Lastly, these performers ignored the critics. Business and sporting competitors alike are frequently known for mind games and trash talk. For others, it's friends or family. For others, it's a boss at work. However, for many, the critic is inside our own head. The world is filled with those who plague others with degrading criticism that they can't reach their goals. Whoever the skeptic is, we must learn to ignore their banter. Too many awesome feats have been reached by humans to get me to believe cynical advice. But when that voice inside listens to the actual nay-sayers, and begins to regurgitate the nonsensical ramblings, we find it harder to ignore. Doubt itself is not bad; we all need to look at things realistically. But too frequently, doubt keeps people from even trying. What a perfect example of the mind limiting the body's capabilities.

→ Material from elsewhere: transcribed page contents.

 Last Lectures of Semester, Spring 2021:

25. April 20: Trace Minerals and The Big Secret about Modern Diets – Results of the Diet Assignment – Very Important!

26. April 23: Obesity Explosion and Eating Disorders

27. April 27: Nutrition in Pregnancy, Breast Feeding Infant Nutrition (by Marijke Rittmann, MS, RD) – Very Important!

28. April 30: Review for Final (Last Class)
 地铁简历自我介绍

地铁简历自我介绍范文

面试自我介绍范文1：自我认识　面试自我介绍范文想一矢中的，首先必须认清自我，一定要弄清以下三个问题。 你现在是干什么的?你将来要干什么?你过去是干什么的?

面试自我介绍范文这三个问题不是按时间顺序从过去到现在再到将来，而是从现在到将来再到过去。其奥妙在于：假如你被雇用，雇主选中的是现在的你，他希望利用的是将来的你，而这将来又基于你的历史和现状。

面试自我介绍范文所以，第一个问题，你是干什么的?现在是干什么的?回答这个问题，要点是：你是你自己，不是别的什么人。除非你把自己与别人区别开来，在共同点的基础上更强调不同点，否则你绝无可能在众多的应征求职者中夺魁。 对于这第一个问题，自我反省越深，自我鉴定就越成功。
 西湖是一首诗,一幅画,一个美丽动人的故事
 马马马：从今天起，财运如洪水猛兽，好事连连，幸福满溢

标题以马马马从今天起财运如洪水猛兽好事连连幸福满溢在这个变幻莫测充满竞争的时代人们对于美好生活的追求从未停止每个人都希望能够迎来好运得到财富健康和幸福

So back to my stubbornness. I have called myself the poster child for "Be careful what you wish for; it might come true." But through it all, why can I seem to regularly reach what can be described as lofty, unattainable goals by others? Is it because I refuse to take the cynical advice of others? Was I pre-programmed with a drive and motivation that gives me an edge on competition? Have I not set high enough goals for myself? Maybe I've got a knack to block out my critics? I owe some successes to pure luck. But I'd still like to think that just like in a card game, a monster-dealt hand still must be played correctly. I'd be a stage-fraud if I didn't acknowledge help and encouragement along the way. I've been fortunate to forge friendships with tremendously educated, positive, motivated, fit, inspiring, and successful mentors. And I've always found someone to hold my hand through the challenges. Many of them share a stubbornness...maybe there's something to it. What a blessing to have so many positive forces in my corner.
I rarely allow my failures to get the best of me. I look at defeat as an opportunity to address a weakness. And if I have another opportunity to go at it again, I usually do. Why is it so hard to pick ourselves up, rethink a new strategy, bust our hump, and go back for more? Failure without learning is just a painful kick in the pants.

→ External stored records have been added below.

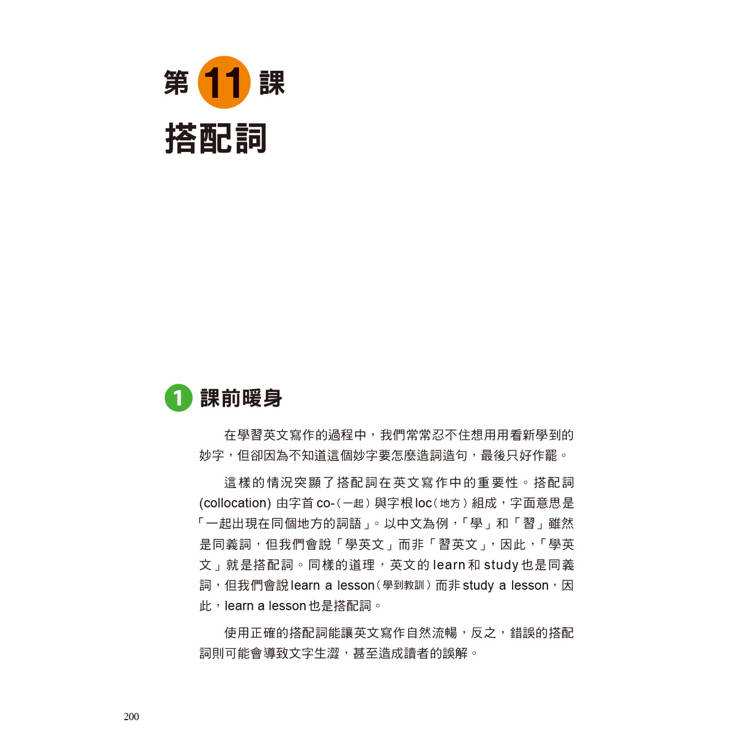 第 11 課
搭配詞

1 課前暖身

在學習英文寫作的過程中，我們常常忍不住想用用看新學到的妙字，但卻因為不知道這個妙字要怎麼造詞造句，最後只好作罷。

這樣的情況突顯了搭配詞在英文寫作中的重要性。搭配詞 (collocation) 由字首 co-（一起）與字根 loc（地方）組成，字面意思是「一起出現在同個地方的詞語」。以中文為例，「學」和「習」雖然是同義詞，但我們會說「學英文」而非「習英文」，因此，「學英文」就是搭配詞。同樣的道理，英文的 learn 和 study 也是同義詞，但我們會說 learn a lesson（學到教訓）而非 study a lesson，因此，learn a lesson 也是搭配詞。

使用正確的搭配詞能讓英文寫作自然流暢，反之，錯誤的搭配詞則可能會導致文字生澀，甚至造成讀者的誤解。

200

Last month, we posted a lot of discussions about the Murph for Miller workout. For some, this Murph workout was one of these demonstrations of human performance and determination. (For others, it was merely a walk in the park.) I have more appreciation and awe for those who came into the workout and said, "I'm gonna complete it no matter what the cost!" than I do for those elitists who were racing the clock. I could detect the pride and satisfaction in those faces of the competitors who were happy to even have just completed it...much more easily than I could in those faces of the tremendously fit who got a great score/time. Who displayed more guts and courage? I'm not discounting excellent performances by any means, but going into the workout with doubts, and overcoming them is a super feat!!
So what goals do you have? What accomplishment is on your horizon? Do not allow critics to tell you that you cannot do it. Maybe your goal is to run your first marathon. Maybe it's to complete next year's Murph for Miller. Whatever your goal is, you probably won't reach it tomorrow...that's a little unrealistic. But with planning, preparation, training with mentors, and taking all the help you can get along the way, you can reach the peak. And once you do hit the summit, enjoy the view!
Like I posted in Part 1, I'm really stuck on Tony J's words. Start thinking about how the body and mind should be working together, not in opposition. Part 3 might be renamed: Body WITH Mind.